Have you considered Uploader.TableTemplateSuffix as a way to create the table automatically?
I started with TableTemplateSuffix but I get the impression that it can't use a table from a dataset as a template for a new table in a different dataset. So, if I create a new dataset, there is no way to base my new table on anything and the only option I am left with is to create it from a schema. Please correct me if I am wrong here.
I am creating datasets and tables dynamically based on the fields of the event. If the insertAll request fails, I create either both dataset and table or just table based on the error response. (I parse the error to know what does not exist)
I am reading from Kinesis steams and plan to use Lambda for streaming into BQ.
Do you know what strategy Apache Beam uses to get around these limitations of dynamically creating datasets/tables and streaming data into them without waiting for 10 minutes and retrying?
Yes, BigQuery's streaming inserts definitely exhibit eventually consistent behaviors when you reactively create a table in response to a streaming notFound response. This is covered in the streaming section of the BigQuery troubleshooting docs.
However, its not clear to me from the comments whether you're dealing with constantly evolving schemas, or if there's a known set of messages/schemas and you're just inspecting and redirecting them based on message structure.
If its the latter case, having the tables created beforehand should likely suffice, as streaming to a table that already exists should encounter none of the eventual consistency issues you're observing with your current approach.
However, if the schemas are truly dynamic, one of the things you might consider is leveraging BigQuery's ability to use complex types, particularly arrays of structs.
Consider the following schema:
_ = bigquery.Schema{
{
Name: "event_time",
Type: bigquery.TimestampFieldType,
},
{
Name: "sender_id",
Type: bigquery.StringFieldType,
},
{
Name: "destination_id",
Type: bigquery.StringFieldType,
},
{
Name: "message_type",
Type: bigquery.StringFieldType,
},
{
Name: "metrics",
Type: bigquery.RecordFieldType,
Repeated: true,
Schema: bigquery.Schema{
{
Name: "key",
Type: bigquery.StringFieldType,
},
{
Name: "value",
Type: bigquery.StringFieldType,
},
{
Name: "annotation",
Type: bigquery.StringFieldType,
},
},
},
}
Within it, you have a set of known top level fields (event_time, sender, destination, etc), but "metrics" is an array of key/value structs, which can receive many unrelated values and does not require schema evolution. You can access/manipulate filter the arrays as needed using Standard SQL, which has its own topic in the query documentation.
Closing, but please reopen if you have more questions or concerns.
@jba Main concern is that nowhere in documentation it mentions anything like "table will eventually be there" and no recommended solutions offered either. Everyone has to figure this out on their own which is wasteful.
I spent a few hours yesterday thinking I was going mad. It would be nice if user experience was better in this regard.
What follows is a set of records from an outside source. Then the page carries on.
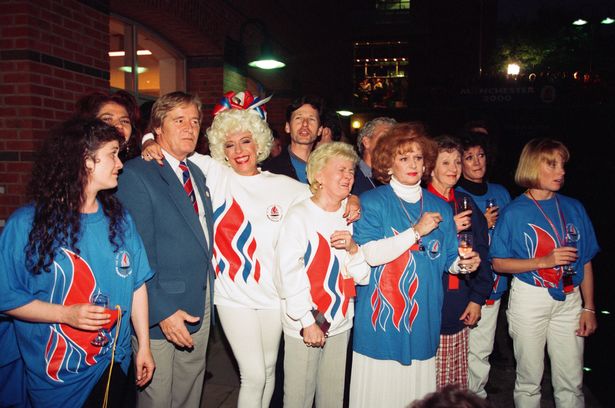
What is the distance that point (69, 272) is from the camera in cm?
201

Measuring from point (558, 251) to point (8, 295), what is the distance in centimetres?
319

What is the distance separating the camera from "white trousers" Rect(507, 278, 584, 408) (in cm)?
307

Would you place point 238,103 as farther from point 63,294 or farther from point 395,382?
point 395,382

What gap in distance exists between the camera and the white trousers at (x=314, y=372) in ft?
8.87

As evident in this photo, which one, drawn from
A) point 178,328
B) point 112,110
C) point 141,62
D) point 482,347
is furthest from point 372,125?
point 141,62

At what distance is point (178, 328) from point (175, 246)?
18.5 inches

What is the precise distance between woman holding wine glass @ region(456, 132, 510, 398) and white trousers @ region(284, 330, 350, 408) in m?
1.17

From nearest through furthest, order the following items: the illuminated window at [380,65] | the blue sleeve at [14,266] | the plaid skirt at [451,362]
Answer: the blue sleeve at [14,266] → the plaid skirt at [451,362] → the illuminated window at [380,65]

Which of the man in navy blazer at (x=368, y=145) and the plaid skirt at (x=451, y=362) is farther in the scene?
the man in navy blazer at (x=368, y=145)

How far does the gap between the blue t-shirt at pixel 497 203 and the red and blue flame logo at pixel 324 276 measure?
1.56 m

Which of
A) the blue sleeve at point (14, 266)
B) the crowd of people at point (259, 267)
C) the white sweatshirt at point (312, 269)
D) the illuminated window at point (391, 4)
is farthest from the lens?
the illuminated window at point (391, 4)

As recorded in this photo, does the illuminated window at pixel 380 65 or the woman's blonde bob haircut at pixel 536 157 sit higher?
the illuminated window at pixel 380 65

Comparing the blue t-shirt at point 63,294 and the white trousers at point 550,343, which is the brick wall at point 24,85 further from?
the white trousers at point 550,343

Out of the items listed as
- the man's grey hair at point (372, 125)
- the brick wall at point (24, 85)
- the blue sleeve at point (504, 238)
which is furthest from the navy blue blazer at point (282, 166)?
the brick wall at point (24, 85)
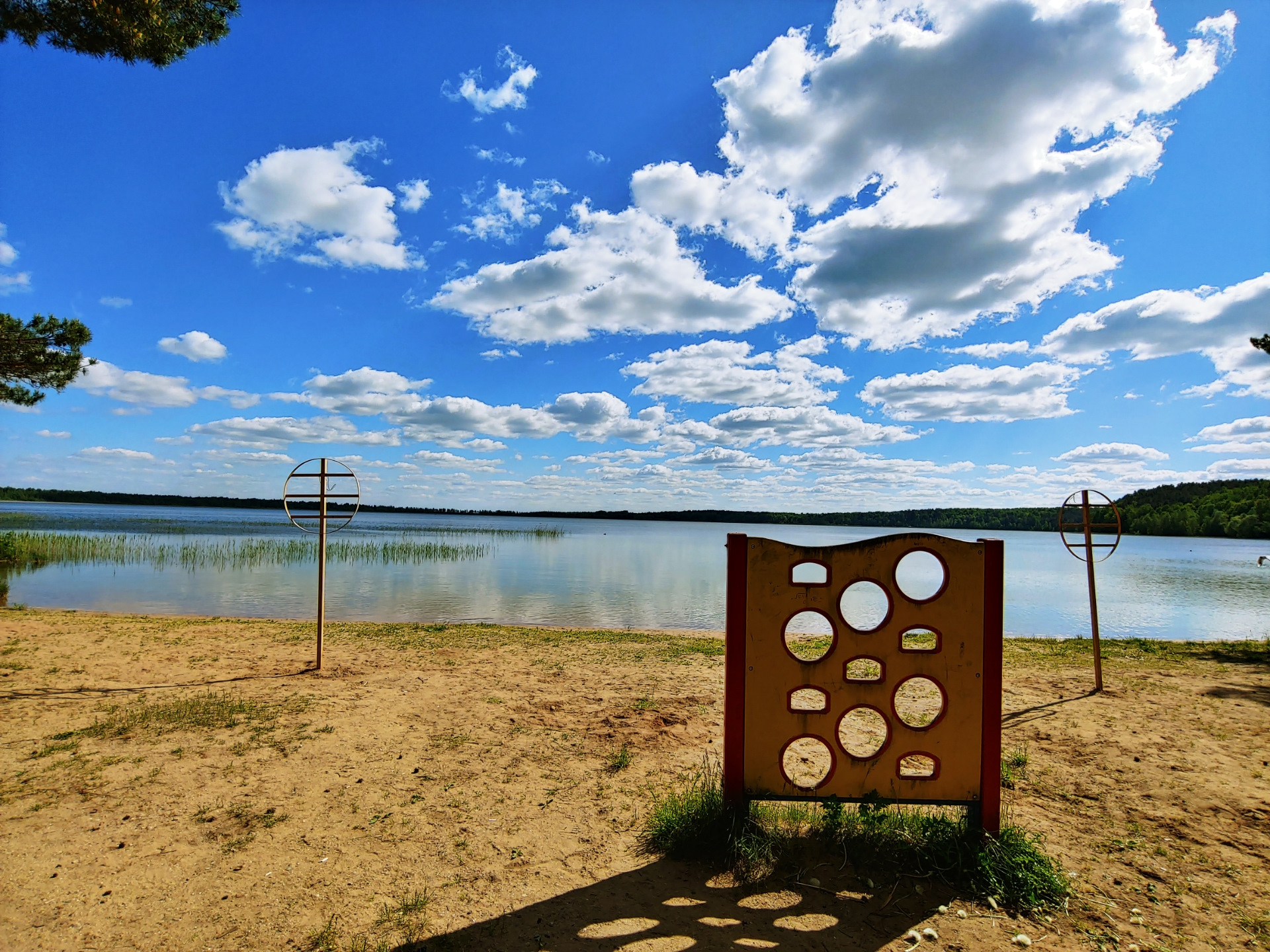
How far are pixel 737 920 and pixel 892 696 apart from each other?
1628 millimetres

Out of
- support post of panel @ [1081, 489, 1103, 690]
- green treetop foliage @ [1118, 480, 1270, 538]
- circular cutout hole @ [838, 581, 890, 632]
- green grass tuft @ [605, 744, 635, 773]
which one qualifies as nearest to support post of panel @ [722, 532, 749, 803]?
green grass tuft @ [605, 744, 635, 773]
Hello, I've got the same issue. Due to some reasons I can't use TableTemplateSuffix and I need to create table dynamically and stream data to it. I have tried to request TableMetadata and it response successfully but Inserter still returns 404 error right after table.Metadata() success.
There would be really useful some kind of Available() method on Table
@jba
Most helpful comment
@jba Main concern is that nowhere in documentation it mentions anything like "table will eventually be there" and no recommended solutions offered either. Everyone has to figure this out on their own which is wasteful.
I spent a few hours yesterday thinking I was going mad. It would be nice if user experience was better in this regard.